If your destination does not provide what you need, bring it from home. For example, try out eloping technology at home first to see how it works with your child before using it on vacation.
It helps to know not only how “adaptable” your child is to different environments but also how flexible certain destinations are to the needs of your child.
Wisdom to know the difference
How do you know exactly what you can change and what you cannot?
I recommend talking to other parents with autistic kids.
Pick their brains: Where did they travel? How was the experience? What did they do to plan for their trip? What accommodations did they create at home versus need at the destination?
Their experiences may spark inspiration. Their advice will give you direction and encouragement. While their experiences are their experiences, you can still glean some nugget of insight to help make better decisions.
You can always start a conversation with me! Now that my kids are nearly adults I have become a little wiser along the way. I can never pay back those who helped me through this journey when I started. But I can “pay it forward” to others!
Think “happy thoughts” to overcome your fears
I was just stubborn enough to make sure we traveled as a family despite the fears. I adopted the “do or die” attitude whenever we went somewhere…to the children’s museum, to the outdoor historical park, the movies, to the local playground, to the amusement rides at the county fair, etc.
While my kids were young we weaned them into travel experiences. We took mini-vacations or local staycations so they got used to different routines and environments. They developed the skill of “adaptability”. Slowly we overcame our fears of traveling considering their special needs.
But after a while, I learned to just “let go” and “jump all in”. I was SO ready to behold the castle at Walt Disney World! After a year of watching park planning videos, so were my kids. They were just as excited as I was. And the trip ended up blowing my worries out of the water!
Overcoming Fears of Traveling with Autism through “life lessons”
Will you be part of that 85% that worries over nothing?
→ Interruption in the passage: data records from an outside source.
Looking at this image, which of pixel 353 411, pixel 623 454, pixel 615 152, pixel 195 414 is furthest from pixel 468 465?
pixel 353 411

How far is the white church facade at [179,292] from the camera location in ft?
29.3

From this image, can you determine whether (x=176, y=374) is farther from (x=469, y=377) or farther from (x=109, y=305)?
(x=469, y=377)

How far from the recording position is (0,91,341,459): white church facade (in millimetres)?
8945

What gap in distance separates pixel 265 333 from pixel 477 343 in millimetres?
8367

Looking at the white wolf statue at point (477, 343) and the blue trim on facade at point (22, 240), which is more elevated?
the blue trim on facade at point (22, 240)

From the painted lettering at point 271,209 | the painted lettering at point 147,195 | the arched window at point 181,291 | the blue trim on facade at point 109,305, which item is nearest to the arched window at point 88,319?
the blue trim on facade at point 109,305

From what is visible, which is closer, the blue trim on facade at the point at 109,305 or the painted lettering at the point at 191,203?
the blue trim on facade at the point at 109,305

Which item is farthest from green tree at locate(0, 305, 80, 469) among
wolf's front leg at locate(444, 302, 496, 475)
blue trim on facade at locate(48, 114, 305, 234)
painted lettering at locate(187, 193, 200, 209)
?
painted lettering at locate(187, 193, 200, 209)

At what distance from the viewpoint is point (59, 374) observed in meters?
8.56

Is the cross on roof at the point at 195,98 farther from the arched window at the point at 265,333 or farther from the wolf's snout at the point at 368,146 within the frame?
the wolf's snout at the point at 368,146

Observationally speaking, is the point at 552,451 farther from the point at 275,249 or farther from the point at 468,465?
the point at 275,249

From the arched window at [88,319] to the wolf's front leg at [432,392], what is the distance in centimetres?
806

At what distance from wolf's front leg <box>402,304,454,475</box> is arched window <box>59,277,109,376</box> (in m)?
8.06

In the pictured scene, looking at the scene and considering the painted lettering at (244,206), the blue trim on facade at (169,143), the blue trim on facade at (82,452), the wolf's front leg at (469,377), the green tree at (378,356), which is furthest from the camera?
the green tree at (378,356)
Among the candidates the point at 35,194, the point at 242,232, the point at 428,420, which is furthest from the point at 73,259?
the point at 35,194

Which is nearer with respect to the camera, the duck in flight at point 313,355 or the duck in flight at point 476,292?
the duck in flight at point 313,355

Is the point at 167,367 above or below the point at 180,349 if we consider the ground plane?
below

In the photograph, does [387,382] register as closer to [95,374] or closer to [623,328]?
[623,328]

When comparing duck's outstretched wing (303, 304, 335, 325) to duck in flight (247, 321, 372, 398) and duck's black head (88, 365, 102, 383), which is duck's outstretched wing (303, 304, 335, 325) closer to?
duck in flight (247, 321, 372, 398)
Or are you that 15% in which what you worry about happens, but the experience made you or your child a better person?
Failure will happen. But you, your child and family will come out braver and stronger than before. If those “big, bad worries” happen on your trip…well, consider it a valuable life lesson.
The more you travel the more you’ll reach those “mountain top” experiences of achievement (maybe even accomplish those skills your child been working on for months in therapy).
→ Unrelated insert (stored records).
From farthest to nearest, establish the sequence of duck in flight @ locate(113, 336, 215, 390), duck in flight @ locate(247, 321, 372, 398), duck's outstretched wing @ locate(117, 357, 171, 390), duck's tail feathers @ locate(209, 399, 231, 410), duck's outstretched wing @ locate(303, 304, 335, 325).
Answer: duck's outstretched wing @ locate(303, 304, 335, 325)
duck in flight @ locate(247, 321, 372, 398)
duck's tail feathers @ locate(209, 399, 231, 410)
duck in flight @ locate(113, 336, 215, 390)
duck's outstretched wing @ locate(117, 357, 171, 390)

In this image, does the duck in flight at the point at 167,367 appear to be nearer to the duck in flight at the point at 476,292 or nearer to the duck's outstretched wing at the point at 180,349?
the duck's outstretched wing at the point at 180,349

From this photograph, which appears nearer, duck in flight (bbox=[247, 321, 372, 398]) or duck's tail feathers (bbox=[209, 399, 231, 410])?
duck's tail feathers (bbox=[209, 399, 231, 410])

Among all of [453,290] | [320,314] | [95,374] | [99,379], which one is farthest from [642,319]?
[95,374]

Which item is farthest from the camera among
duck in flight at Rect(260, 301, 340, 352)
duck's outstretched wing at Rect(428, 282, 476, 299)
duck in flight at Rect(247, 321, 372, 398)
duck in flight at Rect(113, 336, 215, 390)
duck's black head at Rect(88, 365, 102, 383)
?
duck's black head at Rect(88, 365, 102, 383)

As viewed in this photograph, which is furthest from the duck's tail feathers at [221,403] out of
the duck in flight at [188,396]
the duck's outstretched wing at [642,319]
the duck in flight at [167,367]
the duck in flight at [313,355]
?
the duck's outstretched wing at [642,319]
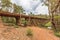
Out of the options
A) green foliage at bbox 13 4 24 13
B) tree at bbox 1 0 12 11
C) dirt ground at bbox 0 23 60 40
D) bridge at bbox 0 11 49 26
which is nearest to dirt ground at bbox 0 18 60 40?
dirt ground at bbox 0 23 60 40

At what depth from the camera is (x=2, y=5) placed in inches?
798

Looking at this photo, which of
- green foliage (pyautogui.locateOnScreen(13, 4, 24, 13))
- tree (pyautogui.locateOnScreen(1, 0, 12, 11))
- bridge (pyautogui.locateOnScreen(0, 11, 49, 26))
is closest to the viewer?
bridge (pyautogui.locateOnScreen(0, 11, 49, 26))

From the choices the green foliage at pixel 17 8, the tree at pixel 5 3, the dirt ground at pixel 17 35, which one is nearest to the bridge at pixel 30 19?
the green foliage at pixel 17 8

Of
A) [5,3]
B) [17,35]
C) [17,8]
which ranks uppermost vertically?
[5,3]

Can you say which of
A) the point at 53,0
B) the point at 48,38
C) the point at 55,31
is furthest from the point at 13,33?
the point at 53,0

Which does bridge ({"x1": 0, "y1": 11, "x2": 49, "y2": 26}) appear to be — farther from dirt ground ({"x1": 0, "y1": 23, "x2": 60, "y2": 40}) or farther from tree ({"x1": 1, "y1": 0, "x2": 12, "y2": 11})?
tree ({"x1": 1, "y1": 0, "x2": 12, "y2": 11})

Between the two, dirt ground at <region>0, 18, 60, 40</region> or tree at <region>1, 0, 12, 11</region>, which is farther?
tree at <region>1, 0, 12, 11</region>

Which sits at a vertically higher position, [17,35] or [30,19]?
[30,19]

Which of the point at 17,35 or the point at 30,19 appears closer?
the point at 17,35

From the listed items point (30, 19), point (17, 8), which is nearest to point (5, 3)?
point (17, 8)

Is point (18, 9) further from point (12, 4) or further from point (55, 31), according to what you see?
point (55, 31)

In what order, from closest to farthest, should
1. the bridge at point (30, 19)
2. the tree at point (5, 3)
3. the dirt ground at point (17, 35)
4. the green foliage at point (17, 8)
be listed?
the dirt ground at point (17, 35)
the bridge at point (30, 19)
the tree at point (5, 3)
the green foliage at point (17, 8)

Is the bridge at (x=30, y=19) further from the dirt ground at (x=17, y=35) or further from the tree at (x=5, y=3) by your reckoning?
the tree at (x=5, y=3)

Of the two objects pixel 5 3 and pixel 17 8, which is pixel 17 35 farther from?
pixel 17 8
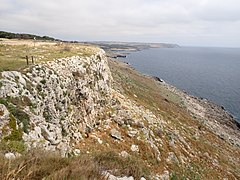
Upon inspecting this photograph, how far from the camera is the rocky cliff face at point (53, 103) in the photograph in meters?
13.0

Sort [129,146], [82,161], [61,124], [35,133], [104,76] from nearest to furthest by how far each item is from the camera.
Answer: [82,161] < [35,133] < [61,124] < [129,146] < [104,76]

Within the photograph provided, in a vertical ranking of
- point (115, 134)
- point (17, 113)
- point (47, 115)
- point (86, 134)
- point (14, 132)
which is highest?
point (17, 113)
I have NEVER regretted the time traveling with my autistic kids, not even when they had meltdowns and I was at my wits-end.
I recommend viewing any trip outside the home as an adventure to explore the world and learn new and fascinating things. Life is a journey filled with experiential learning.
Consider making your vacation decisions and planning in light of the wisdom of the “serenity prayer”.
And…a joyful, positive attitude goes a long way!